Penggunaan teknologi ini bertujuan utama untuk melakukan deteksi dini cedera yang sering kali tidak terlihat secara kasat mata. Selama latihan intensitas tinggi seperti halang rintang atau lari lintas alam, beban yang diterima oleh sendi dan otot sangatlah besar. Dengan memasang perangkat sensor pada tubuh taruna, data mengenai simetri langkah, tekanan kaki, hingga detak jantung dikirimkan secara real-time ke pusat data.
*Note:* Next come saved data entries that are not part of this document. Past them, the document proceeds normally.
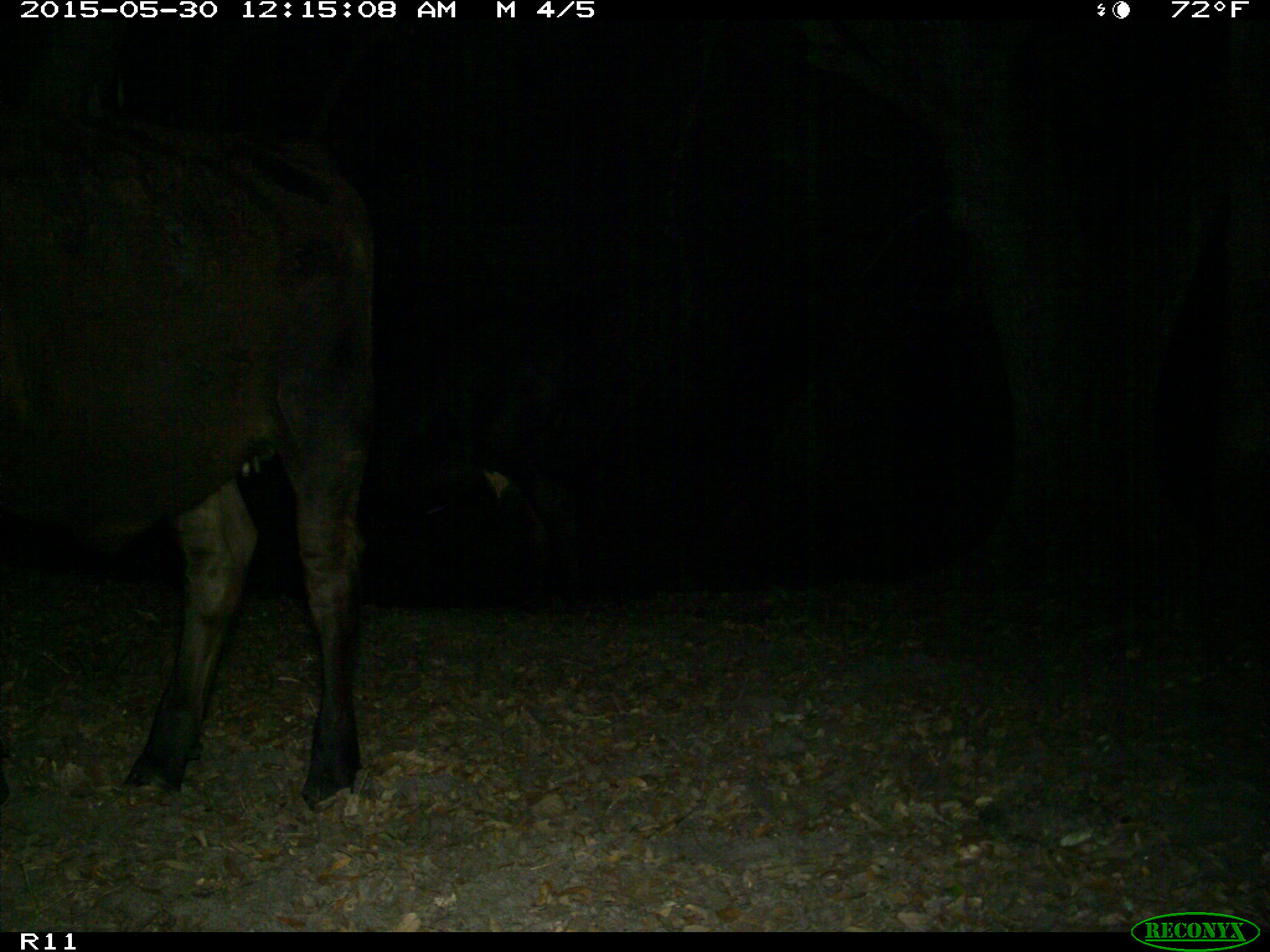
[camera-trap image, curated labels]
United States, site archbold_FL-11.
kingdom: Animalia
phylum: Chordata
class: Mammalia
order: Artiodactyla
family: Bovidae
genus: Bos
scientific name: Bos taurus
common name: domestic cow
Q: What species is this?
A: Bos taurus (domestic cow).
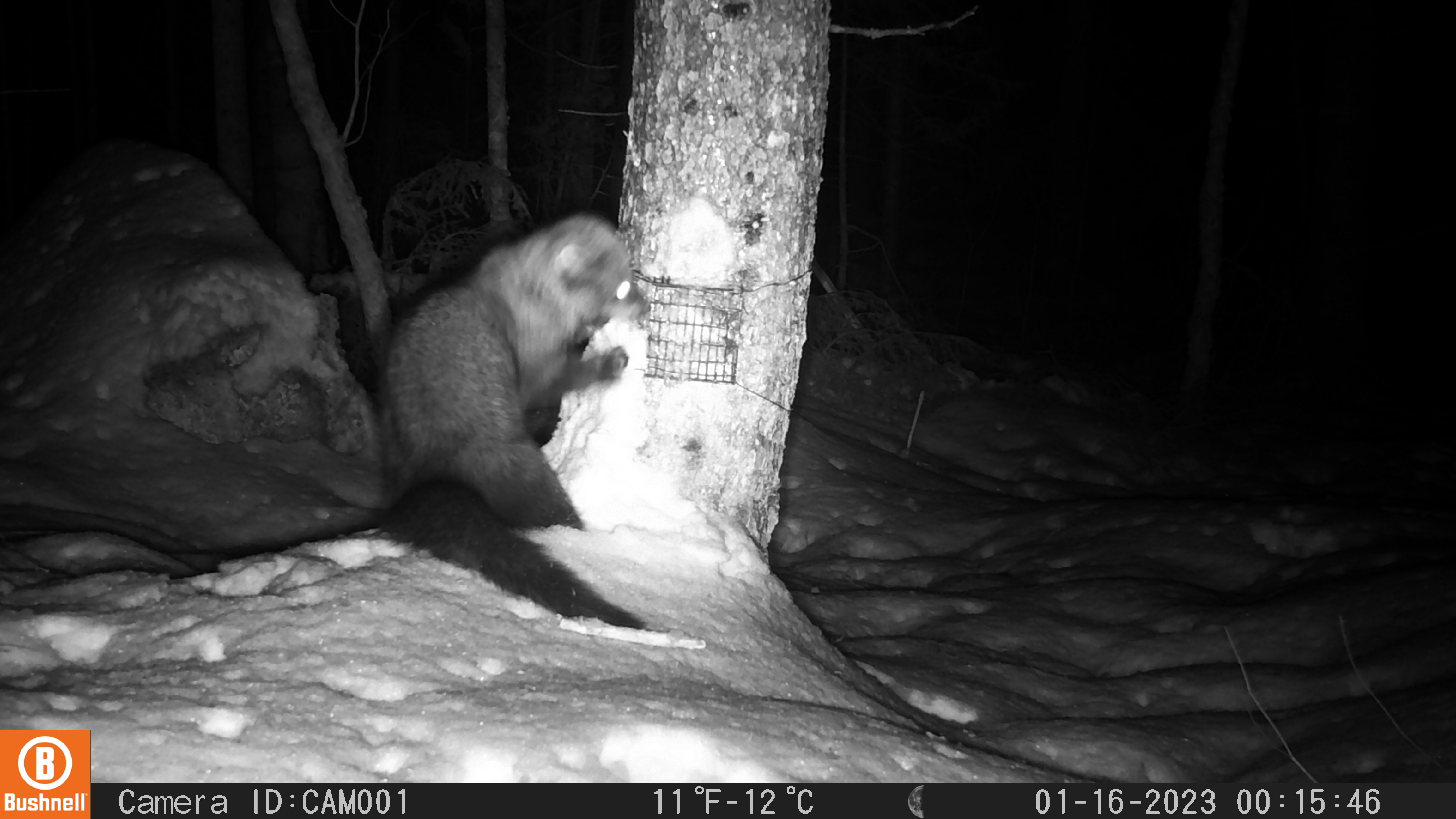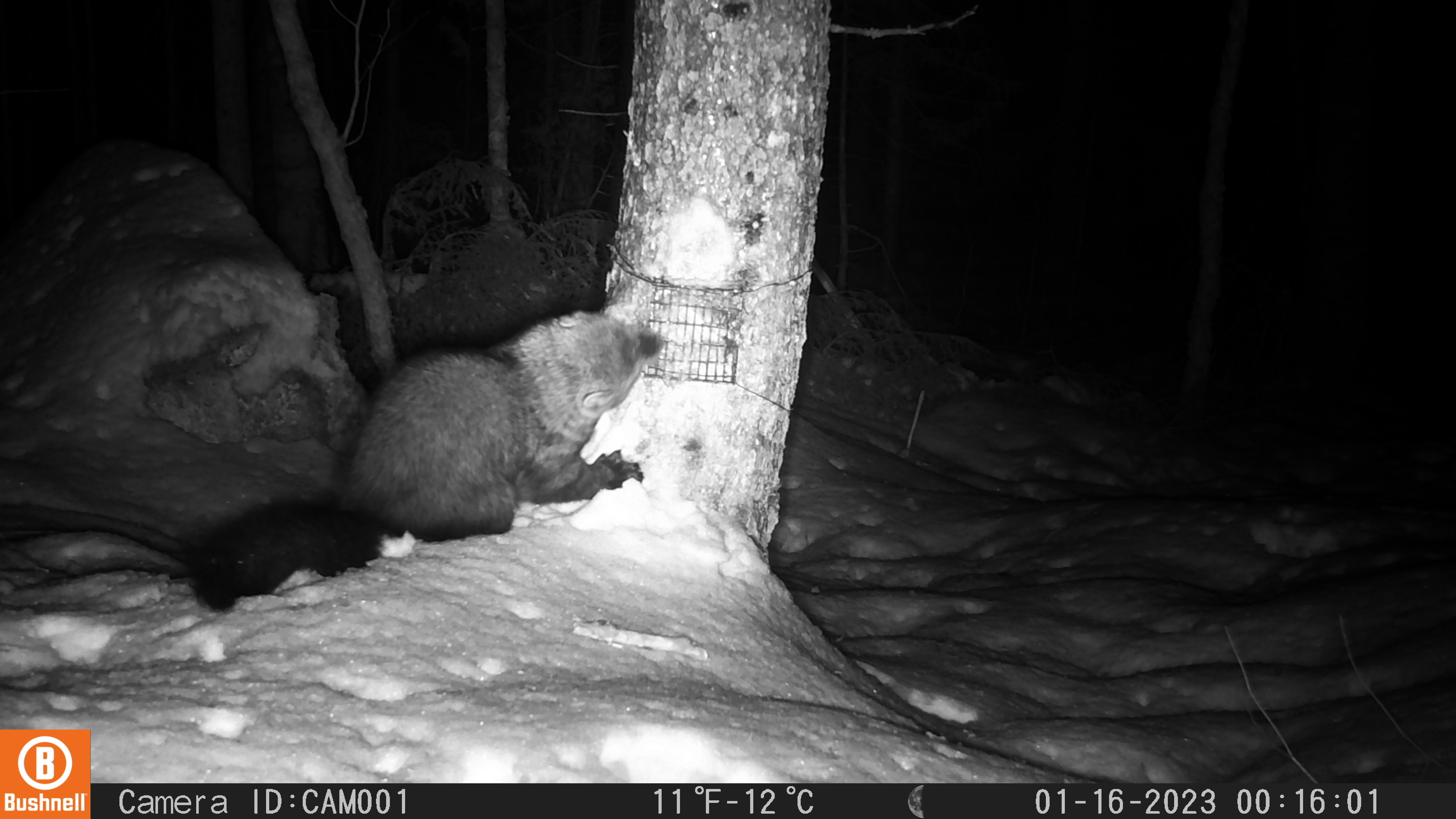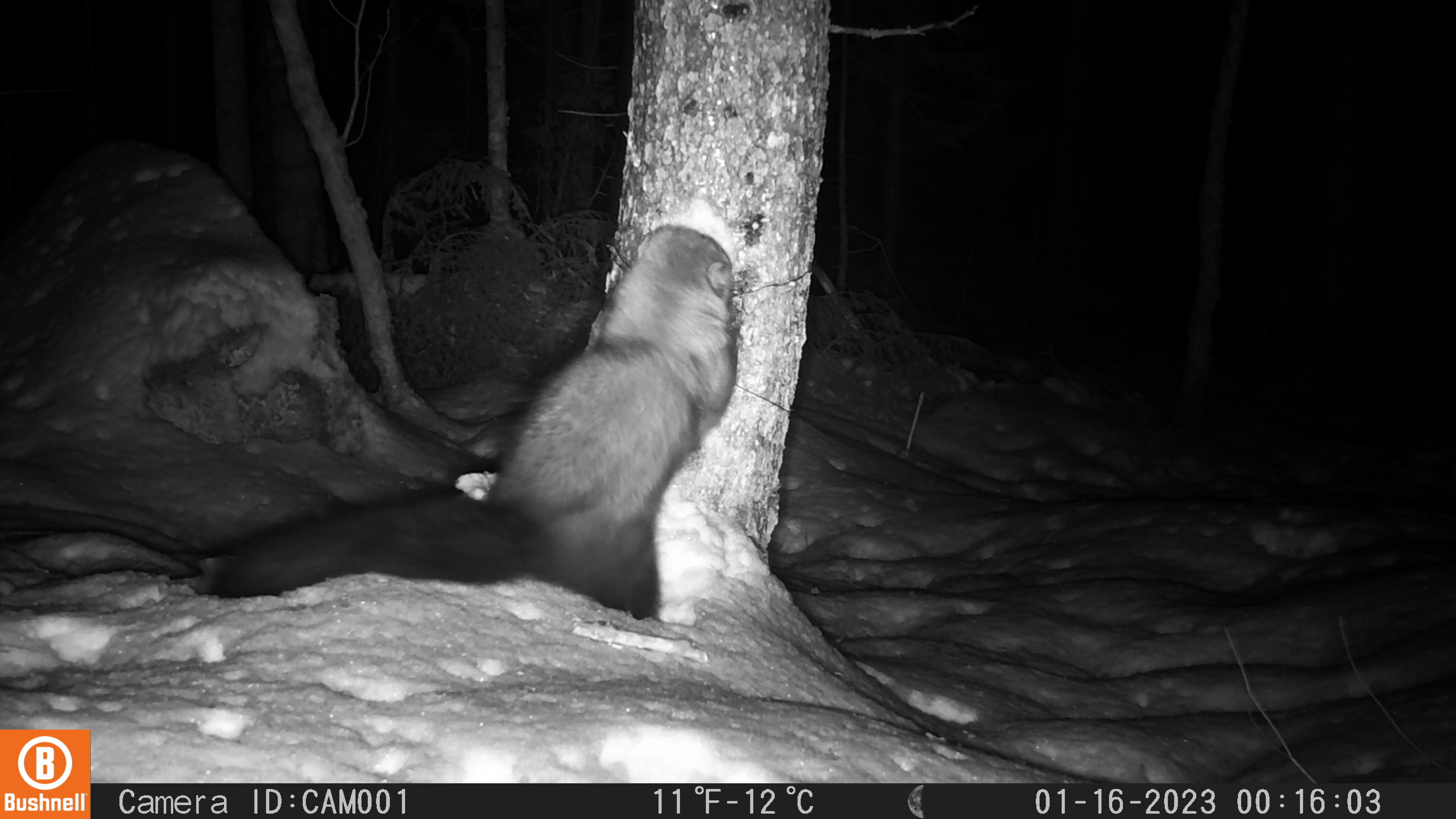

Jika sensor AI mendeteksi adanya anomali dalam pola pergerakan, seperti salah satu kaki yang menumpu lebih berat dari kaki lainnya, sistem akan memberikan peringatan kepada instruktur bahwa taruna tersebut berisiko mengalami cedera jika latihan diteruskan.
Teknologi ini sangat efektif dalam mencegah cedera yang bersifat akumulatif seperti kelelahan fraktur atau robekan ligamen. Di Akmil Jabar, data yang dikumpulkan tidak hanya digunakan untuk pengobatan, tetapi juga untuk mempersonalisasi menu latihan bagi setiap taruna. Setiap individu memiliki anatomi dan kapasitas fisik yang berbeda; dengan bantuan kecerdasan buatan, program latihan dapat disesuaikan agar tetap menantang namun tetap berada dalam batas aman fisiologis masing-masing personel. Hal ini memastikan bahwa tidak ada taruna yang tertinggal akibat cedera yang sebenarnya bisa dicegah sejak awal.